• Exercise directions: Write out, word for word, the part of the post below about the hunt for the little brother that opens with the words "In the morning, after" and closes with "the voicemail answered.".

• Given text:
# # #

Tuesday, December 22, 2009

The Hunt for the Disappearing Little Brother

When I went to Bloomingto visit Rachelle, we planned on going to Oliver Winery for wine tasting, and we invited the LB. He was to graduate in a week and a half and still hadn’t been to Oliver. I wanted to acquaint him with the place.

Because Kevin still had class, Rachelle and I planned to pick him up in front of Swain Hall at 12:30 for his first visit to the winery.

In the morning, after an evening spent in preparation for the winery (by imbibing two bottles of wine), I texted Kevin to remind him we were picking him up. An hour later, I received nothing back. I called him. His phone went straight to voicemail. I sent another texted, then called again ten minutes later. Still, just the voicemail answered.

Kevin went out the night before to Sports for Two Dollar Long Island Night. He smartly posted Facebook something about receiving $32 back for $400 worth of books and how this equaled 16 Long Islands at Sports. My mom saw this.

# # #

• Dataset excerpt:
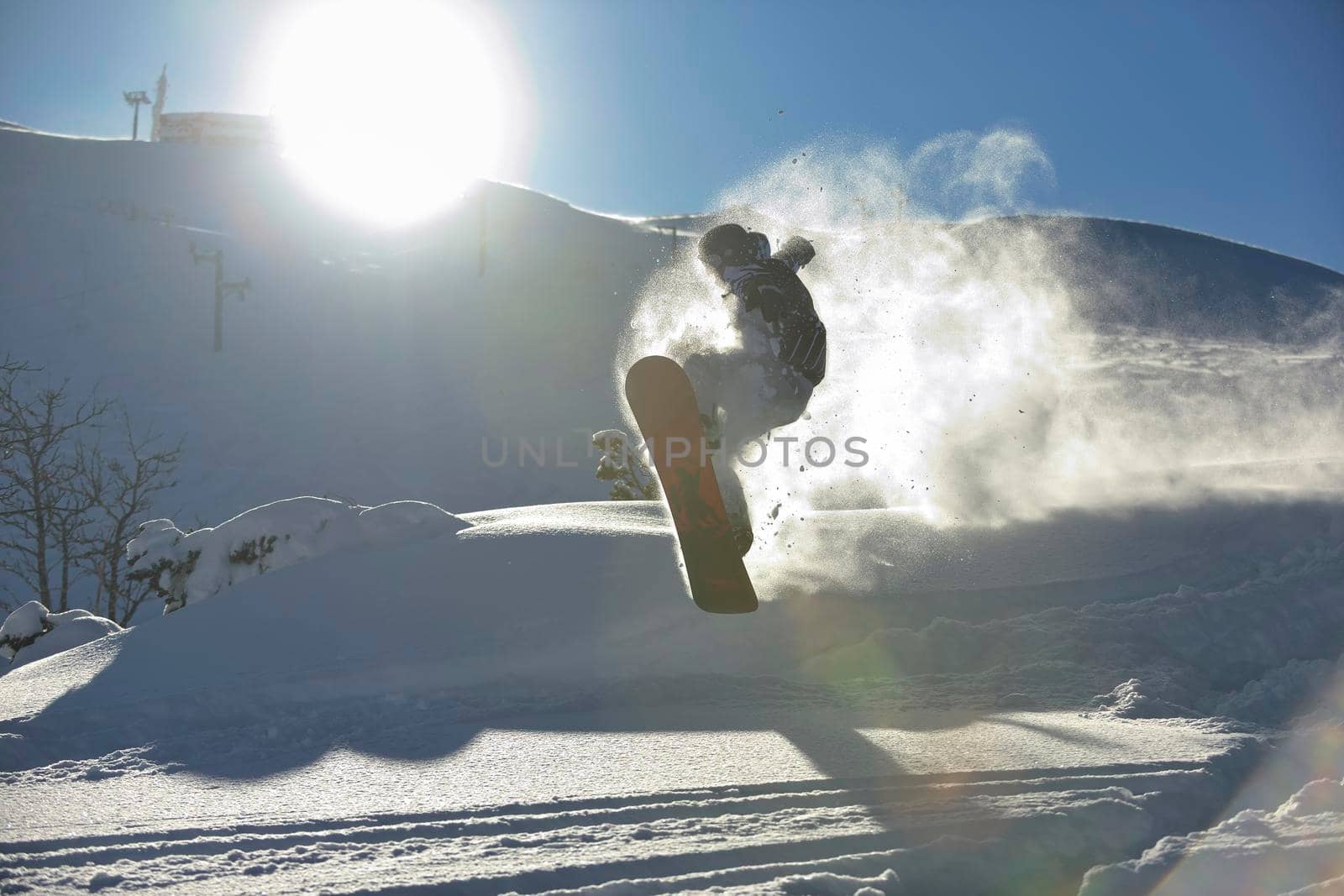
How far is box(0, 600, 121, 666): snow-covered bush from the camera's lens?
685 cm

# # #

• Exercise result:
In the morning, after an evening spent in preparation for the winery (by imbibing two bottles of wine), I texted Kevin to remind him we were picking him up. An hour later, I received nothing back. I called him. His phone went straight to voicemail. I sent another texted, then called again ten minutes later. Still, just the voicemail answered.